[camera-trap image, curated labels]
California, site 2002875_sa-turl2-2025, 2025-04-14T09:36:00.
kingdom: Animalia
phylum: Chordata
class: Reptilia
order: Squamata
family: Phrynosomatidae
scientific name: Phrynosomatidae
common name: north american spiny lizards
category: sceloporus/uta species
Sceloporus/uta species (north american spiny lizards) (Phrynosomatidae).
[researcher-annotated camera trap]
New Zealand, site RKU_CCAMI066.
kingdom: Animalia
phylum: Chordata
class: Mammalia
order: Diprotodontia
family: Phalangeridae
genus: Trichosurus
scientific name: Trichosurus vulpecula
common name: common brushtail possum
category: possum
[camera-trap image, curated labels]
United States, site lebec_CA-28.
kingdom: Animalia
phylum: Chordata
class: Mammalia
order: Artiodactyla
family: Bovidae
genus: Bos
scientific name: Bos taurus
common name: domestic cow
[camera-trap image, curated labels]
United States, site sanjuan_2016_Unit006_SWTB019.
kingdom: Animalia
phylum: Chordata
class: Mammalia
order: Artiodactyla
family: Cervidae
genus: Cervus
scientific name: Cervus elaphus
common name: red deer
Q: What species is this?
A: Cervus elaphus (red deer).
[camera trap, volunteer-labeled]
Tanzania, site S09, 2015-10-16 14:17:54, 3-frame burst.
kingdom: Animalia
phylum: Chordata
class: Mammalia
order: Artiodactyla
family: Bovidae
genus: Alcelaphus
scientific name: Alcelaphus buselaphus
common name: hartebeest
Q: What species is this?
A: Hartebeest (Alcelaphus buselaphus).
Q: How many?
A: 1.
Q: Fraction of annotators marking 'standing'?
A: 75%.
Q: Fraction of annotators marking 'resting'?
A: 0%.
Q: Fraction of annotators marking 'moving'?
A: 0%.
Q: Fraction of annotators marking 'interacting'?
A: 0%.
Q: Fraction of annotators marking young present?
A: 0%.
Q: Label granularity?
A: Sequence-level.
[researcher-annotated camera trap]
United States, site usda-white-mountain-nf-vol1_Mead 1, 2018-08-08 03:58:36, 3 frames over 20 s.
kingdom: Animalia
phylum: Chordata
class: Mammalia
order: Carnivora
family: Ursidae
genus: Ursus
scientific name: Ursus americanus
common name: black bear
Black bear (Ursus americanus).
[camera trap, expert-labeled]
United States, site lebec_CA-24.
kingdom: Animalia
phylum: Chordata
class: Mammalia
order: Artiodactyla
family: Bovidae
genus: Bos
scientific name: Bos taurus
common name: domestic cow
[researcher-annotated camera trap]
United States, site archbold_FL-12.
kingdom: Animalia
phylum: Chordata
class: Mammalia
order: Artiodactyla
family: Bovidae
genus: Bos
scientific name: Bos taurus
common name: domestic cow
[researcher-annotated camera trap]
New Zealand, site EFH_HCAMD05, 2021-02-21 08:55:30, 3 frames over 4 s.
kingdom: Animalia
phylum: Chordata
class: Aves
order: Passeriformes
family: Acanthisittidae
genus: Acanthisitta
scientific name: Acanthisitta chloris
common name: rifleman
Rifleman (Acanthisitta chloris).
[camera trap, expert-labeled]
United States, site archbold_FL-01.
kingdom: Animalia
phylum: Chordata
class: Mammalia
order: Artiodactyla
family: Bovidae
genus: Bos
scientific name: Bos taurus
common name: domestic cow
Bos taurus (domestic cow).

━━━━━━━━━━━━━━━━━━━━

* [Exercise] The records above are to be printed in full, exactly as they appear.

* [Response area]
[camera-trap image, curated labels]
California, site 2002875_sa-turl2-2025, 2025-04-14T09:36:00.
kingdom: Animalia
phylum: Chordata
class: Reptilia
order: Squamata
family: Phrynosomatidae
scientific name: Phrynosomatidae
common name: north american spiny lizards
category: sceloporus/uta species
Sceloporus/uta species (north american spiny lizards) (Phrynosomatidae).
[researcher-annotated camera trap]
New Zealand, site RKU_CCAMI066.
kingdom: Animalia
phylum: Chordata
class: Mammalia
order: Diprotodontia
family: Phalangeridae
genus: Trichosurus
scientific name: Trichosurus vulpecula
common name: common brushtail possum
category: possum
[camera-trap image, curated labels]
United States, site lebec_CA-28.
kingdom: Animalia
phylum: Chordata
class: Mammalia
order: Artiodactyla
family: Bovidae
genus: Bos
scientific name: Bos taurus
common name: domestic cow
[camera-trap image, curated labels]
United States, site sanjuan_2016_Unit006_SWTB019.
kingdom: Animalia
phylum: Chordata
class: Mammalia
order: Artiodactyla
family: Cervidae
genus: Cervus
scientific name: Cervus elaphus
common name: red deer
Q: What species is this?
A: Cervus elaphus (red deer).
[camera trap, volunteer-labeled]
Tanzania, site S09, 2015-10-16 14:17:54, 3-frame burst.
kingdom: Animalia
phylum: Chordata
class: Mammalia
order: Artiodactyla
family: Bovidae
genus: Alcelaphus
scientific name: Alcelaphus buselaphus
common name: hartebeest
Q: What species is this?
A: Hartebeest (Alcelaphus buselaphus).
Q: How many?
A: 1.
Q: Fraction of annotators marking 'standing'?
A: 75%.
Q: Fraction of annotators marking 'resting'?
A: 0%.
Q: Fraction of annotators marking 'moving'?
A: 0%.
Q: Fraction of annotators marking 'interacting'?
A: 0%.
Q: Fraction of annotators marking young present?
A: 0%.
Q: Label granularity?
A: Sequence-level.
[researcher-annotated camera trap]
United States, site usda-white-mountain-nf-vol1_Mead 1, 2018-08-08 03:58:36, 3 frames over 20 s.
kingdom: Animalia
phylum: Chordata
class: Mammalia
order: Carnivora
family: Ursidae
genus: Ursus
scientific name: Ursus americanus
common name: black bear
Black bear (Ursus americanus).
[camera trap, expert-labeled]
United States, site lebec_CA-24.
kingdom: Animalia
phylum: Chordata
class: Mammalia
order: Artiodactyla
family: Bovidae
genus: Bos
scientific name: Bos taurus
common name: domestic cow
[researcher-annotated camera trap]
United States, site archbold_FL-12.
kingdom: Animalia
phylum: Chordata
class: Mammalia
order: Artiodactyla
family: Bovidae
genus: Bos
scientific name: Bos taurus
common name: domestic cow
[researcher-annotated camera trap]
New Zealand, site EFH_HCAMD05, 2021-02-21 08:55:30, 3 frames over 4 s.
kingdom: Animalia
phylum: Chordata
class: Aves
order: Passeriformes
family: Acanthisittidae
genus: Acanthisitta
scientific name: Acanthisitta chloris
common name: rifleman
Rifleman (Acanthisitta chloris).
[camera trap, expert-labeled]
United States, site archbold_FL-01.
kingdom: Animalia
phylum: Chordata
class: Mammalia
order: Artiodactyla
family: Bovidae
genus: Bos
scientific name: Bos taurus
common name: domestic cow
Bos taurus (domestic cow).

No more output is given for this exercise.